> **Conjunto de tarefas**:
(1) No texto sobre o abutre-preto, enumere todas as medidas que o projecto vai adoptar, segundo o parágrafo iniciado por "Para isso".
(2) Altere "abutres-pretos" para "abutres-negros" no texto sobre o abutre-preto e transcreva o trecho que começa nas palavras "Mas se há, de" e termina depois de "os próximos anos.".

> **Texto do documento**:
Mas se há, de facto, um crescimento efectivo, onde está então o problema? O maior deles tem que ver com o sucesso reprodutor, que ainda é considerado baixo. Os abutres-pretos só começam a reproduzir-se cinco a seis anos após o nascimento e cada casal só produz um ovo por ano. Este ano, das 50 crias que nasceram, apenas entre 35 a 37 foi “recrutada para a população”, ou seja, sobreviveu aos primeiros meses de vida e tornou-se uma ave voadora. Esta percentagem é ainda “relativamente baixa”, fazendo com que o aumento do êxito reprodutor se torne um dos principais objectivos para os próximos anos.
Deixar carcaças ao ar livre
Para isso, o projecto vai apostar numa melhor gestão florestal nas áreas de nidificação (cinco hectares vão ser em breve intervencionados), em intervenções que tornem os ninhos naturais mais seguros (impedindo que caiam, por exemplo, durante uma tempestade, o que pode levar à morte da cria) ou no estabelecimento de mais ninhos artificiais. O aumento de disponibilidade de alimento é outro factor que vai avançar, com a instalação de mais dois campos de alimentação e 66 áreas mais pequenas e fáceis de operacionalizar.
Desde o surto de BSE (encefalopatia espongiforme bovina), conhecida como a “doença das vacas loucas” que deixou de ser possível deixar ao ar livre as carcaças do gado morto, o que se tornou um problema na disponibilidade de alimento para o abutre-preto. A medida, que por cá continua em vigor, já foi revertida em Espanha, e a diferença é enorme.
“A fauna silvestre que morre e está disponível não é suficiente, eles dependem bastante deste gado em regime extensivo para se alimentarem. Por cá, os proprietários de gado são obrigados a reportar qualquer morte de gado e o cadáver tem de ser recolhido, ou para enterrar ou incinerar. Em Espanha estas condições foram revertidas mais cedo e é por isso que eles têm tantas aves necrófagas e Portugal não. Há como que uma barreira invisível por causa disto”, explica a coordenador do projecto dedicado à maior ave de rapina do continente europeu.

> **Dados fornecidos**:
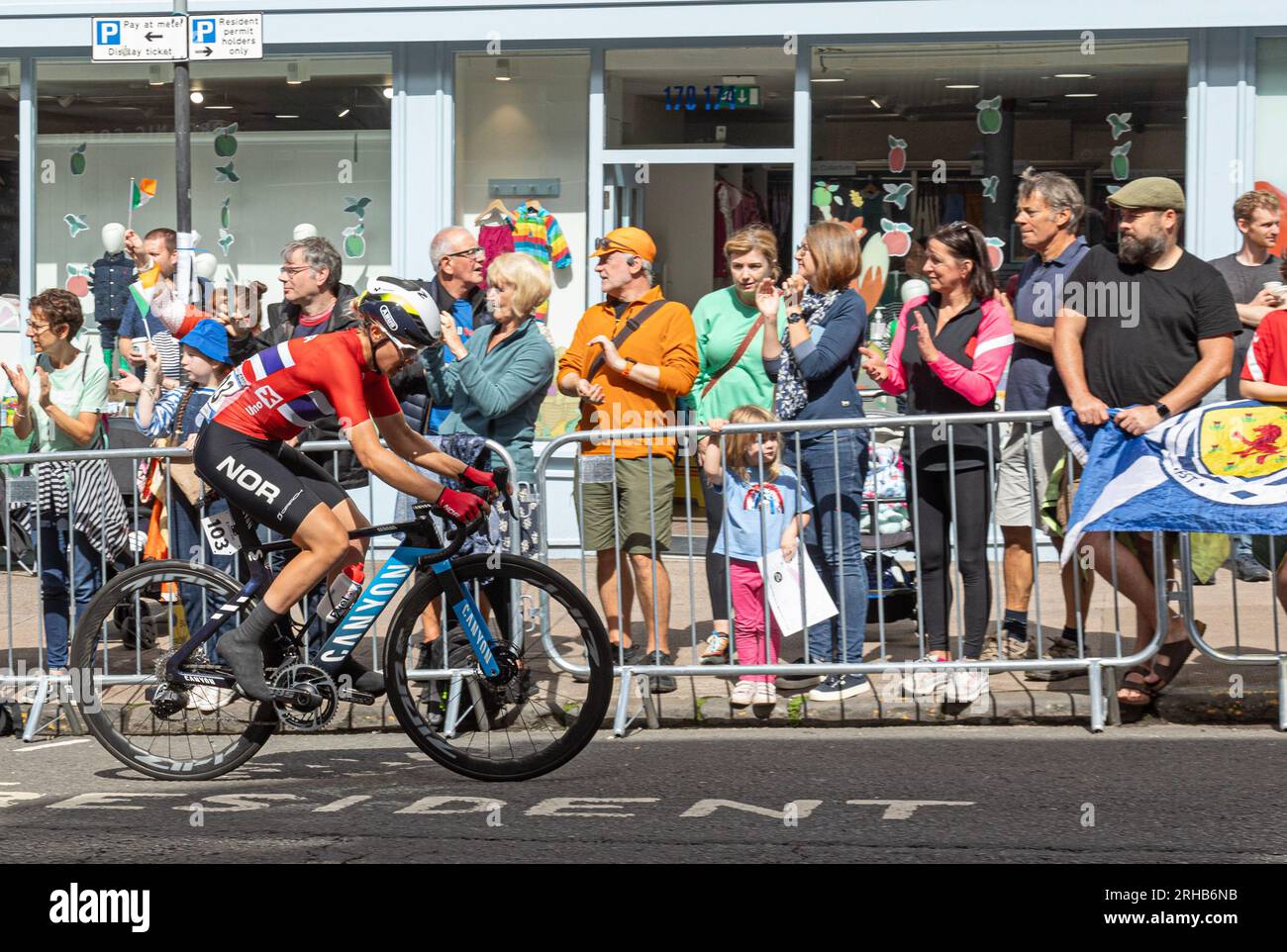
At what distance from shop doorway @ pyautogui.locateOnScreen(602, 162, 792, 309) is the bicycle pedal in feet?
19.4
* * *
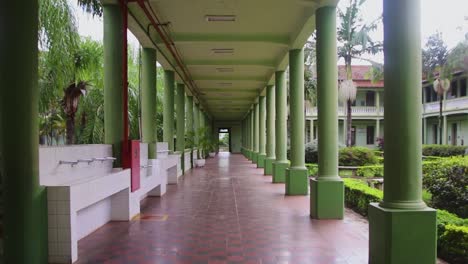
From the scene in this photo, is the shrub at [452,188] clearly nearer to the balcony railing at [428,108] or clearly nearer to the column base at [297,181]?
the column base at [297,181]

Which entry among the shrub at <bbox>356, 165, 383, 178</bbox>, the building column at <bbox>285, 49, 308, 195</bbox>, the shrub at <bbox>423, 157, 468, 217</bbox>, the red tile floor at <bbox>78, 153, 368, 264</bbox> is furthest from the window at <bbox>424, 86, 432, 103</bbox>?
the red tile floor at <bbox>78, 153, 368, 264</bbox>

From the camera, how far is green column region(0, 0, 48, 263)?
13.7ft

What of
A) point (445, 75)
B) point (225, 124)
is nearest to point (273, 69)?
...
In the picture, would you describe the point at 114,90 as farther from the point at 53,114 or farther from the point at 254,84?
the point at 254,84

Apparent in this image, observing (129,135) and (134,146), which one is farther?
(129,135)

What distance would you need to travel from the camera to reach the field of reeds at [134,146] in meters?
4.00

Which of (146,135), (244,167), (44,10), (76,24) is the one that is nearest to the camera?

> **Respostas ao exercício**:
(1)
- Melhor gestão florestal nas áreas de nidificação
- Intervenções que tornem os ninhos naturais mais seguros
- Estabelecimento de mais ninhos artificiais
- Instalação de mais dois campos de alimentação e 66 áreas mais pequenas e fáceis de operacionalizar

(2)
Mas se há, de facto, um crescimento efectivo, onde está então o problema? O maior deles tem que ver com o sucesso reprodutor, que ainda é considerado baixo. Os abutres-negros só começam a reproduzir-se cinco a seis anos após o nascimento e cada casal só produz um ovo por ano. Este ano, das 50 crias que nasceram, apenas entre 35 a 37 foi “recrutada para a população”, ou seja, sobreviveu aos primeiros meses de vida e tornou-se uma ave voadora. Esta percentagem é ainda “relativamente baixa”, fazendo com que o aumento do êxito reprodutor se torne um dos principais objectivos para os próximos anos.